- Data records
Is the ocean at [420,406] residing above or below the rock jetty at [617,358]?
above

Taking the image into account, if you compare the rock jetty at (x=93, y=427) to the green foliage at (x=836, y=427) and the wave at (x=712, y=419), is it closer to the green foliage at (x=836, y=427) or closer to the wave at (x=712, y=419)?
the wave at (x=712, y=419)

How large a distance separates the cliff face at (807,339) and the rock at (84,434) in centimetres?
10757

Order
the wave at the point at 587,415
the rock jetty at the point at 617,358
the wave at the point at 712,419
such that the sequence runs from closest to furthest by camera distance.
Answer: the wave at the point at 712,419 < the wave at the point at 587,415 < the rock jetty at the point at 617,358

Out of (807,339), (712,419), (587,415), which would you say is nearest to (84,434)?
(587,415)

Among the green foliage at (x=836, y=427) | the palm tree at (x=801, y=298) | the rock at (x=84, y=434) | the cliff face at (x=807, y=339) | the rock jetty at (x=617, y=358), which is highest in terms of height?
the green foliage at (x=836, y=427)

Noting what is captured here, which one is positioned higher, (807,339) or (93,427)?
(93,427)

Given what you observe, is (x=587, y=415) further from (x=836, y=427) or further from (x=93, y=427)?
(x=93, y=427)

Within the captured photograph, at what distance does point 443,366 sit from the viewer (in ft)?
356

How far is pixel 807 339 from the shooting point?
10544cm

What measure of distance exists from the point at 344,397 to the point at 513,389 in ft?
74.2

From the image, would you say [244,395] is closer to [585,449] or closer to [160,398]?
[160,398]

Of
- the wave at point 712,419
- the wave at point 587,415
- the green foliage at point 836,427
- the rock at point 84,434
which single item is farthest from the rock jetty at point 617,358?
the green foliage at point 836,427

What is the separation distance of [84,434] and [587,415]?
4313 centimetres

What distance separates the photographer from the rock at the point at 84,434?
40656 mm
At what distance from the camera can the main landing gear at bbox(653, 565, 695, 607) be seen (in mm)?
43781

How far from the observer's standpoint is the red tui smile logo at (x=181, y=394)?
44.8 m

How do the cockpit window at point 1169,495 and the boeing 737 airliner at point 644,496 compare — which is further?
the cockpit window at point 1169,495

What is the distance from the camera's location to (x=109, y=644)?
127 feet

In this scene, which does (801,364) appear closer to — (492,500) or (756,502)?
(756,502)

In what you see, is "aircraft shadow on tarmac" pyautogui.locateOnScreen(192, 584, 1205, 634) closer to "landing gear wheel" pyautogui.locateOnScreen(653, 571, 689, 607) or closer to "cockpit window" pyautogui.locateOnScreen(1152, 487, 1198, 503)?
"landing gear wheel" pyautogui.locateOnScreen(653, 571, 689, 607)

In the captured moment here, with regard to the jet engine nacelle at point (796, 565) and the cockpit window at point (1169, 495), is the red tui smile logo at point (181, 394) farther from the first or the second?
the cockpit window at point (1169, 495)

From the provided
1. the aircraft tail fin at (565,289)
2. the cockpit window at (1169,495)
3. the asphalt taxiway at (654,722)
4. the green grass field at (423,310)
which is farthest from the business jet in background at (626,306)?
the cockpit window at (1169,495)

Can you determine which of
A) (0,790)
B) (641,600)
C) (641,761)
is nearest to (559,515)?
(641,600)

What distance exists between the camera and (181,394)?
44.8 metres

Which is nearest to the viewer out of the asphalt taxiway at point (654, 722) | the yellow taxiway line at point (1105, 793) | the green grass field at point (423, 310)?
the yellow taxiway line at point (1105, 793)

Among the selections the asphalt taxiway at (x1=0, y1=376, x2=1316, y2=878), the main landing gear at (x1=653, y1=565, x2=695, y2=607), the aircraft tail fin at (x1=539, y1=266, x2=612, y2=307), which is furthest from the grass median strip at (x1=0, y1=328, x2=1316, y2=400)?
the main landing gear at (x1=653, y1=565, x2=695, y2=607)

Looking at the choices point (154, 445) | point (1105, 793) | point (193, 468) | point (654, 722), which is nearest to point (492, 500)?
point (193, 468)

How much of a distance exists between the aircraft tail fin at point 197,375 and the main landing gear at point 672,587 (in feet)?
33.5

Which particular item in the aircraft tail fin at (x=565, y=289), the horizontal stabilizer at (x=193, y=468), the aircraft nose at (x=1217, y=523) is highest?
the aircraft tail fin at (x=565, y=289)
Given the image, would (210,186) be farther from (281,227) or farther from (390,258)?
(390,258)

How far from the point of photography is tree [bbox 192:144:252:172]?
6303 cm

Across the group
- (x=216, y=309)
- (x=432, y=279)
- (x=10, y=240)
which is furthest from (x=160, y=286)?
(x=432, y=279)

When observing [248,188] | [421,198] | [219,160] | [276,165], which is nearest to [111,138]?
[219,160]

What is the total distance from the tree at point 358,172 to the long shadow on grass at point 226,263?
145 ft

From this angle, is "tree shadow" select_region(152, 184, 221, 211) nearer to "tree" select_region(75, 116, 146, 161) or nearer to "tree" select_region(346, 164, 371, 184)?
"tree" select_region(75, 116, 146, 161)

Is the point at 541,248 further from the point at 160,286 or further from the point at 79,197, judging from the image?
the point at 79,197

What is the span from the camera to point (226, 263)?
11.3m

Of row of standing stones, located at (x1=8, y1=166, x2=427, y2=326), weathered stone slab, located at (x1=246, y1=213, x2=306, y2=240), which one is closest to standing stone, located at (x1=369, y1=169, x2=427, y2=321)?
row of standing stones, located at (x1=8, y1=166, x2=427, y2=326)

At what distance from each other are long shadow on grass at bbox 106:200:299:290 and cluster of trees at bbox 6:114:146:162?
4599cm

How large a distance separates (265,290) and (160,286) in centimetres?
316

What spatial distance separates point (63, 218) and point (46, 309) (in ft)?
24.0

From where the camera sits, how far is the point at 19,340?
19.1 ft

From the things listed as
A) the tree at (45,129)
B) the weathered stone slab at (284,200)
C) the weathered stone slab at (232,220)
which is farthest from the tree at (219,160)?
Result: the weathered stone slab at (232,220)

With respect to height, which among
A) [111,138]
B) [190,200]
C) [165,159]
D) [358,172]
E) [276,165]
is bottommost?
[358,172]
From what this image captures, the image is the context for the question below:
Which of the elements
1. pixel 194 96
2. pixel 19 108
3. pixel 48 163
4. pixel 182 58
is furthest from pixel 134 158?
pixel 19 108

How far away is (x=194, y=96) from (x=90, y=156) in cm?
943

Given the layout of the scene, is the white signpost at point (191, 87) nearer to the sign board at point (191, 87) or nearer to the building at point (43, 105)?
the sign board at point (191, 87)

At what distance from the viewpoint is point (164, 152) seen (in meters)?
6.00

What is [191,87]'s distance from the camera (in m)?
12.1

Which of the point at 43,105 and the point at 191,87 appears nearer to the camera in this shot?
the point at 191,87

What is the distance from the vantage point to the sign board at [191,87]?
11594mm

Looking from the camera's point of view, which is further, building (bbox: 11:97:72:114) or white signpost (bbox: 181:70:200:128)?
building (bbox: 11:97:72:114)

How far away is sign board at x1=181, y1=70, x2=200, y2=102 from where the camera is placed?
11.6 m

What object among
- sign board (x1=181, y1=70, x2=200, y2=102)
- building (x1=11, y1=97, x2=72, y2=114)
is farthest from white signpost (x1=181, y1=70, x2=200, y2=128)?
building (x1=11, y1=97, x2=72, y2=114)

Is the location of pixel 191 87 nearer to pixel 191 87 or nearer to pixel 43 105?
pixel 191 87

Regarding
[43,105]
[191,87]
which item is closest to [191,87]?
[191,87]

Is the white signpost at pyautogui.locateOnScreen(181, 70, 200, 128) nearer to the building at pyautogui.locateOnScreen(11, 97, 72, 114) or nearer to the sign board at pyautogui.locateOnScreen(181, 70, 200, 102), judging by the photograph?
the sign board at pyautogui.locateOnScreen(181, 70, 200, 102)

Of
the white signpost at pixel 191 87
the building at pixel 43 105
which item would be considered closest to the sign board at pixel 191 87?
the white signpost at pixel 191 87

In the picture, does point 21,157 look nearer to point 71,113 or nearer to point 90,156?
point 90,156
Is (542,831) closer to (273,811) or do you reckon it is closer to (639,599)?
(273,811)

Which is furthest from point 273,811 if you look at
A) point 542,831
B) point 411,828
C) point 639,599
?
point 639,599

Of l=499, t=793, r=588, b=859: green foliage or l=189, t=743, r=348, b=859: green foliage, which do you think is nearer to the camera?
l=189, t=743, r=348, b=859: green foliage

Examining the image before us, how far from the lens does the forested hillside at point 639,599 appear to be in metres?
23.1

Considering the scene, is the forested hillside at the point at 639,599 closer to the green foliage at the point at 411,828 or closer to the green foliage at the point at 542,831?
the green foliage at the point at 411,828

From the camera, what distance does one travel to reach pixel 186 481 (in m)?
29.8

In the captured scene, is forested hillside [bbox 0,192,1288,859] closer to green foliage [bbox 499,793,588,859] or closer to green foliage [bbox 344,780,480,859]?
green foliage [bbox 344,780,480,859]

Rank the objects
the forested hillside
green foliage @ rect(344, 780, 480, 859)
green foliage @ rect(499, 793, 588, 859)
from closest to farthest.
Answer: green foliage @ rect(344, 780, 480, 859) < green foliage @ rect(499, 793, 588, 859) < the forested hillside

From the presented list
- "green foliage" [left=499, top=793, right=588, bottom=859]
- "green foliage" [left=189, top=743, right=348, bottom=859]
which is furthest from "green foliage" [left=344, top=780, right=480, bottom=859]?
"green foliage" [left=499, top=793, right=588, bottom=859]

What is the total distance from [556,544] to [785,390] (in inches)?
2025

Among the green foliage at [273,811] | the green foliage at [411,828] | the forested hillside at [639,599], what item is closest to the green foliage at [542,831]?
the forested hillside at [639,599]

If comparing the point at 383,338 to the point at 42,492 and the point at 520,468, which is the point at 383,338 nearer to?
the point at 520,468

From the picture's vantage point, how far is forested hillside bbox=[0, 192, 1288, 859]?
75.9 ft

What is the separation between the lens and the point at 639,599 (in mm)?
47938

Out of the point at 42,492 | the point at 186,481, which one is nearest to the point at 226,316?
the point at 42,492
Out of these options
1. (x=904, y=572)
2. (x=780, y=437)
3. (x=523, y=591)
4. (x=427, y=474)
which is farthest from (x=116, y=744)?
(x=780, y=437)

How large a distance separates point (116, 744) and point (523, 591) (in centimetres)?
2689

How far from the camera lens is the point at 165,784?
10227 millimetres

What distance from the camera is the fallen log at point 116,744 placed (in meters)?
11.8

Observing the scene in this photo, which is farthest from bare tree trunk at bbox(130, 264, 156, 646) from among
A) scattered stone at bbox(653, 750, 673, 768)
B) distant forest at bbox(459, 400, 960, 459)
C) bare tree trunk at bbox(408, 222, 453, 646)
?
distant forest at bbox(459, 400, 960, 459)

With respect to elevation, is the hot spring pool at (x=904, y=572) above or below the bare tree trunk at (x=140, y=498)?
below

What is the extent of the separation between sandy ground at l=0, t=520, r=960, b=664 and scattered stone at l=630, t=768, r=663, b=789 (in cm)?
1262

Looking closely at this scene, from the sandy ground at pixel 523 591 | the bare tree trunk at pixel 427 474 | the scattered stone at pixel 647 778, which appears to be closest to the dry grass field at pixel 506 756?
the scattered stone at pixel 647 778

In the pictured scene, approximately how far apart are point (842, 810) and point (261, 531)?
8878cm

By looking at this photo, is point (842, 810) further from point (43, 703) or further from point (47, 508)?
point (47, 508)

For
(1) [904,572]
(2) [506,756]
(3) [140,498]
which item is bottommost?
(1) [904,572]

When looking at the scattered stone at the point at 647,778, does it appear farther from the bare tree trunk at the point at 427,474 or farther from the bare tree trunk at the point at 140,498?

- Instructions for the task
Find the line containing "How large a distance separates point" in the material above. Print it and every line after it through the end, exactly and only those.

- Result of the exercise
How large a distance separates point (116, 744) and point (523, 591) (in centimetres)?
2689

How far from the camera lens is the point at 165,784?
10227 millimetres

What distance from the camera is the fallen log at point 116,744 placed (in meters)?
11.8

Observing the scene in this photo, which is farthest from bare tree trunk at bbox(130, 264, 156, 646) from among
A) scattered stone at bbox(653, 750, 673, 768)
B) distant forest at bbox(459, 400, 960, 459)
C) bare tree trunk at bbox(408, 222, 453, 646)
?
distant forest at bbox(459, 400, 960, 459)

With respect to elevation, is the hot spring pool at (x=904, y=572) above or below the bare tree trunk at (x=140, y=498)?
below

What is the extent of the separation between sandy ground at l=0, t=520, r=960, b=664 and scattered stone at l=630, t=768, r=663, b=789 (in cm)?
1262

Looking closely at this scene, from the sandy ground at pixel 523 591 | the bare tree trunk at pixel 427 474 | the scattered stone at pixel 647 778, which appears to be closest to the dry grass field at pixel 506 756?
the scattered stone at pixel 647 778

In the pictured scene, approximately how far apart are point (842, 810) and point (261, 531)?
8878cm

By looking at this photo, is point (842, 810) further from point (43, 703) or further from point (47, 508)?
point (47, 508)

For
(1) [904,572]
(2) [506,756]
(3) [140,498]
which item is bottommost?
(1) [904,572]

When looking at the scattered stone at the point at 647,778, does it appear farther from the bare tree trunk at the point at 427,474 or farther from the bare tree trunk at the point at 140,498?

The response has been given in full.